I truly relate to you. I had inlaws from Louisiana, and unfortunately, suspicion of Jews is the norm there. But I also experienced ant-semitism in every US city I lived in, which is why I made aliyah to Israel. Now I am home!! You can come too!

(127) Guy Poronlong haired hippy, March 8, 2015 5:26 PM

I´m so sorry

In the 80th, I came from France to the United States and was travelling as a log.haired hippy! My six years old son travelled with me. We arrived in our old VW van that I bought cheap in New-York, in New-Orleans in January 1981! I wanted to sell my van and go on hitch-hiking. I didn´t know anybody there but HaShem lead me to a natural food shop and there I met a very friendly young girl...after a while of talks, she called her parents if we could stay at their house???They say "YES"! So we drove there!! It was a JEWISH family, I never can forget all what they do for me and my son, just living after Torah. I´m a JEW in my heart and met all around the world with GOD´s HELP helping Jews, where there was no help at" all...Hazak,hazak, v´nit´chazek!Shalom! Shalom

(126) José, March 8, 2015 11:46 AM

I am so sorry


As I goy, there are no words to express my sadness for what you (and many other Jewish people) went through. My deepest of sympathies. I hope and pray that one day anti-semitism is no more. Shalom

(125) Dasha16, October 3, 2014 11:13 AM

Horns on my head

During law school in the 1980's,in the midwest , my friend , also in law school politely asked where my horns were.

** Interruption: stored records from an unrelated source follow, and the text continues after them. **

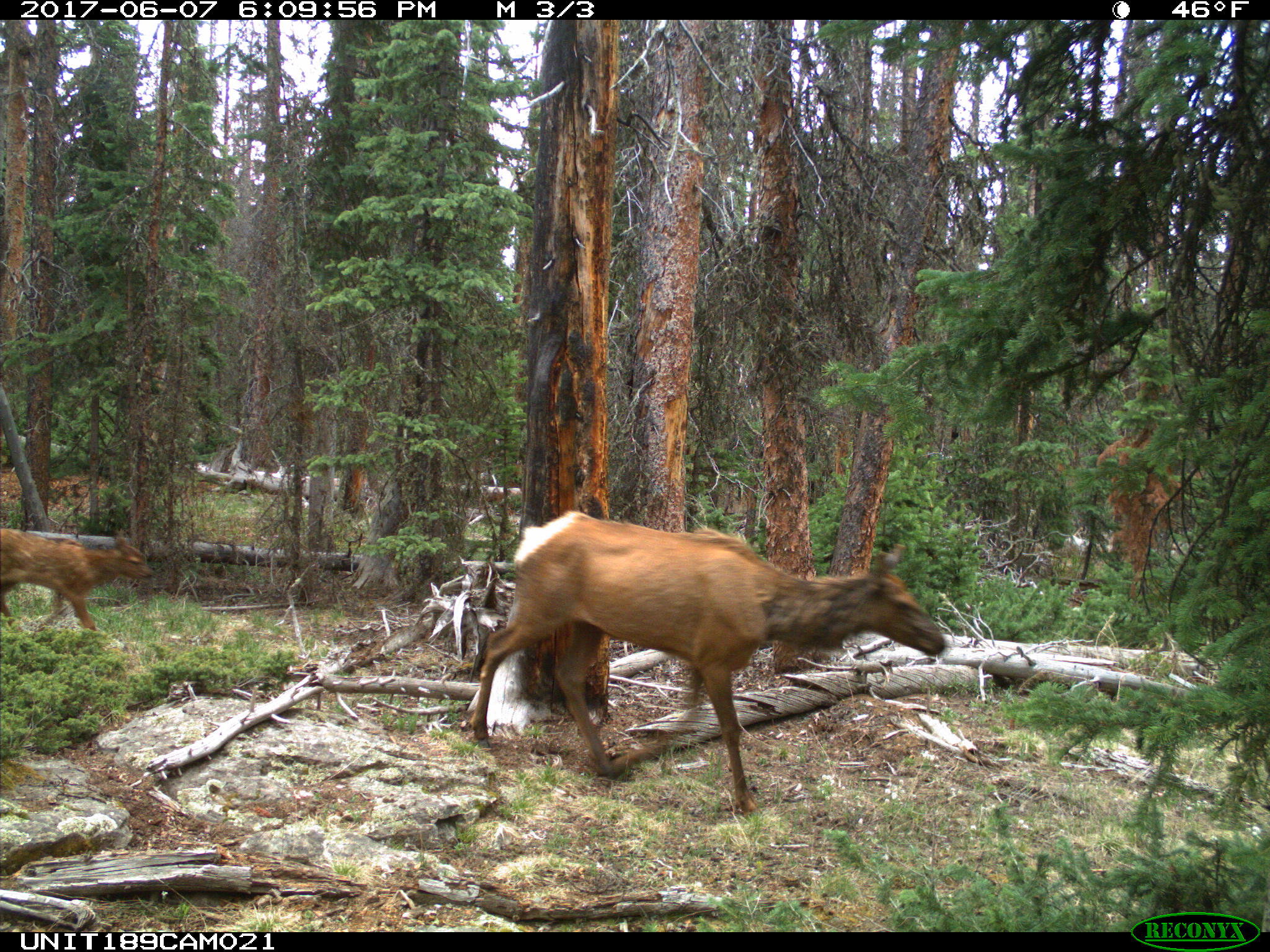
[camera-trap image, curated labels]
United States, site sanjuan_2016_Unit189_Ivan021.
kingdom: Animalia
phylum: Chordata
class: Mammalia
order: Artiodactyla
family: Cervidae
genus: Cervus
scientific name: Cervus elaphus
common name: red deer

(124) Kimberly, August 7, 2014 3:33 PM

Please don't be so hard on yourself!

I know I don't know you, we've never met but I can tell from this article what a sweet kind-hearted person you are! I remember being in fourth grade and there was a terrible girl who yelled at me that I was going to hell for not believing Jesus was the messiah. I had a cruel teacher that just stood there. We were both in unfortunate situations to say the least. The most important thing is you're trying to be a light, that's all anyone can ask! Well done and my you know only joy and happiness from now on.